The Japan Meteorological Agency said that a moderately strong magnitude 5.8 earthquake hit northern Japan early Friday morning. The center was detected in Fukushima Prefecture, around 50 kilometers from the crippled Fukushima Daiichi nuclear plant but no damage has been reported by Tokyo Electric Power Co (TEPCO), the plant’s utility operator.
The earthquake struck at around 2:25am on Friday and was recorded on an upper 5 on Japan’s seven-point scale that is used to measure its potential impact in specific areas. It was felt all over the northern Japan and even rattled Tokyo which is around 175 kilometers to the south. This magnitude can actually cause damage to unprotected buildings but as of this morning, there has been no reports of any damage in the region.
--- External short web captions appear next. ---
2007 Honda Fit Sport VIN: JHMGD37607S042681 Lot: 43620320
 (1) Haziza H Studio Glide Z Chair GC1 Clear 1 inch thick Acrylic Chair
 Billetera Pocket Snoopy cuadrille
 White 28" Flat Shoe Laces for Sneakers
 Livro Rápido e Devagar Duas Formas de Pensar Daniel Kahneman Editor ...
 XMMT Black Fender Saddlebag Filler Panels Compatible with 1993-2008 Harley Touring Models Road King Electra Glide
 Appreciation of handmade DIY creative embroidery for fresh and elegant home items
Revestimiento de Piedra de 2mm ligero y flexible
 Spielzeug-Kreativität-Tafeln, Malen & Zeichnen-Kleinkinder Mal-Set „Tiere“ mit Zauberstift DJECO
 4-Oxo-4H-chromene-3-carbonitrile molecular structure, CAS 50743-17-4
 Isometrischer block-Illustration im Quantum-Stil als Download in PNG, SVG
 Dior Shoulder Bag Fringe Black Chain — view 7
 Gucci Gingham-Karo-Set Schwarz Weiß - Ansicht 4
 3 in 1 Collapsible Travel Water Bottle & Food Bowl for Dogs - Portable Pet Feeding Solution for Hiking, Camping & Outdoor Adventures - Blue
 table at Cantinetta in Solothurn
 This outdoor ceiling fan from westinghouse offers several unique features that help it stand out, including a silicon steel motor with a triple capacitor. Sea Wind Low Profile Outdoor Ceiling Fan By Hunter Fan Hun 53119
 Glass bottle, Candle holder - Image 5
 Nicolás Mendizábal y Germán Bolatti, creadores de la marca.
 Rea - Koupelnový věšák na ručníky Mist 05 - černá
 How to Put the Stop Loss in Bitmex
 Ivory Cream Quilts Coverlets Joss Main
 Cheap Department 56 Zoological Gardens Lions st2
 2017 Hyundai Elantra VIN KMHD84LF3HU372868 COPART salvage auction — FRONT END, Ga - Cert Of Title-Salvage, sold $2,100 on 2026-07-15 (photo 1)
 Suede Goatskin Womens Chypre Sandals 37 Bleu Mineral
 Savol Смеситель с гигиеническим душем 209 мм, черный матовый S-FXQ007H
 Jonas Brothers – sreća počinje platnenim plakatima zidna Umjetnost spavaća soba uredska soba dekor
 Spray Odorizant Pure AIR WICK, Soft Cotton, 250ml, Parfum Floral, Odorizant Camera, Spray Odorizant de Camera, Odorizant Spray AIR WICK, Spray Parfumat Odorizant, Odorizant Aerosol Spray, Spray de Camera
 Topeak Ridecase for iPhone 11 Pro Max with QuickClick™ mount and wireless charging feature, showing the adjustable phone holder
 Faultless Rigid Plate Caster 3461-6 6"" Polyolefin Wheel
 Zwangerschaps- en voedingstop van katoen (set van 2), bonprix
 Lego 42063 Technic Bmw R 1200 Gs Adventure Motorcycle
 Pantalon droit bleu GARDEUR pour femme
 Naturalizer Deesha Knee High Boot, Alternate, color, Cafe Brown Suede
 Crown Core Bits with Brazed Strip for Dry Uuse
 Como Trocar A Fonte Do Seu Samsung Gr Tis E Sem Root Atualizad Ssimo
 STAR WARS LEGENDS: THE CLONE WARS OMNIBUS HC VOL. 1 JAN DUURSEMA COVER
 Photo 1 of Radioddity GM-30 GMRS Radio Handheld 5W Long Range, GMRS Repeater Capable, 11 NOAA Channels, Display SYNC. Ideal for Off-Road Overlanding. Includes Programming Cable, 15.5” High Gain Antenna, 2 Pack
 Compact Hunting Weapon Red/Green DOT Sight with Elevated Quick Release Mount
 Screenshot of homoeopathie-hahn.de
There was also no danger of potential tsunami waves in the aftermath of the earthquake.
TEPCO assured the public that there was no obvious damage to the nuclear plant or to any of the water storage tanks that houses tons of radioactive water. But it was a clear reminder that despite being not operational, the facility is at risk whenever even a moderately strong earthquake occurs. Fukushima was the site of a nuclear meltdown during the Great East Japan Earthquake of 2011 and is considered to be the worst nuclear accident since Chernobyl. Just 12 hours before, Prime Minister Shinzo Abe visited the plant and ordered TEPCO to decommission the two surviving nuclear reactors as well.